**Work item**. Beginning with the line that contains "نرخ دلار و یورو" and ending with the line that contains "RX8271 Sargent mortise", reproduce the lines of the entries below exactly, omitting pictures.

**Material provided**.
########################################
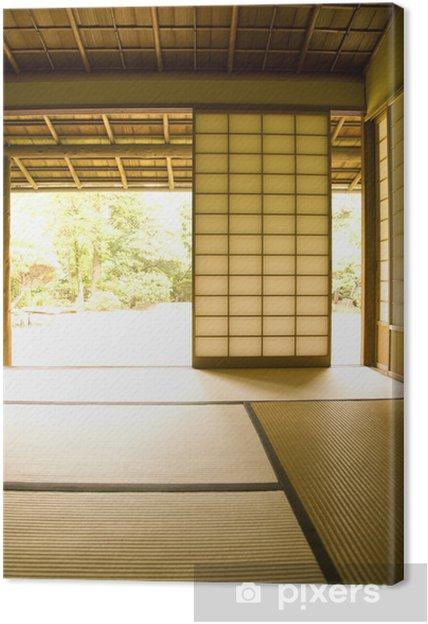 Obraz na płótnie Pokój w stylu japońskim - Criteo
########################################
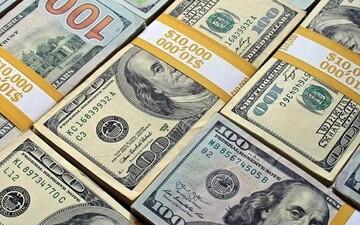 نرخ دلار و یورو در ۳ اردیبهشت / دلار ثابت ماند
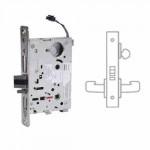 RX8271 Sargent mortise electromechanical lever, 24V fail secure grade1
########################################
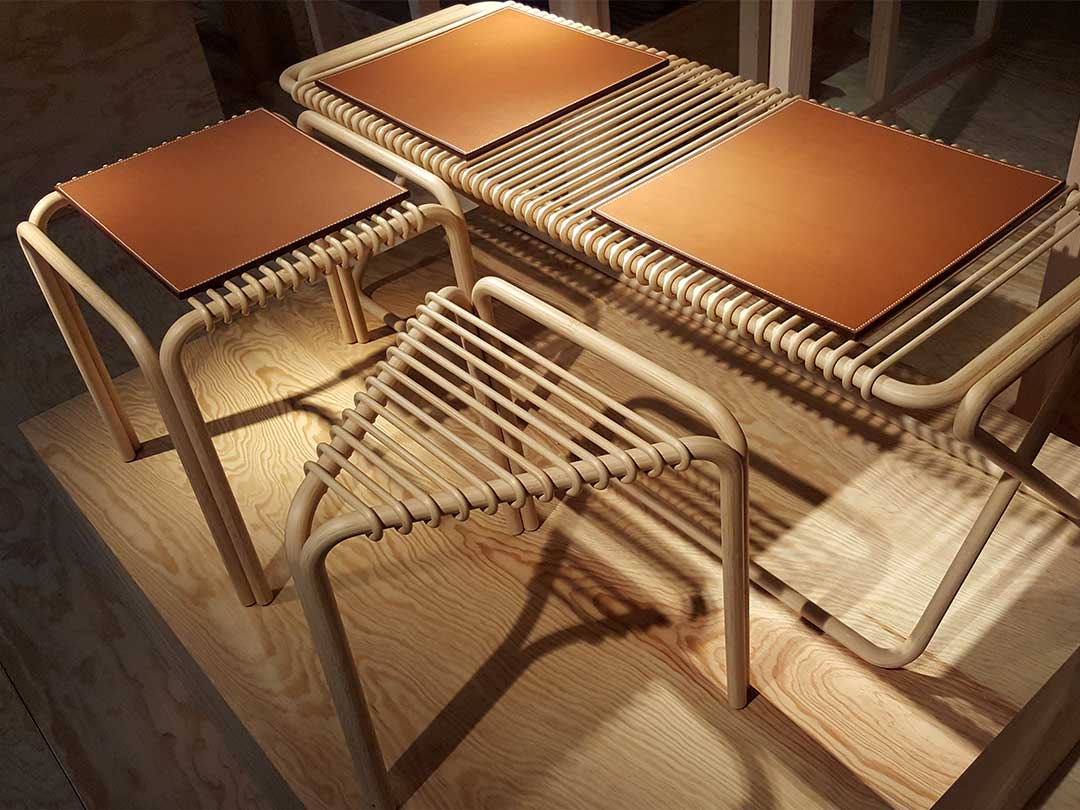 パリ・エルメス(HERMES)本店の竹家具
########################################
**Your response**.
 نرخ دلار و یورو در ۳ اردیبهشت / دلار ثابت ماند
 RX8271 Sargent mortise electromechanical lever, 24V fail secure grade1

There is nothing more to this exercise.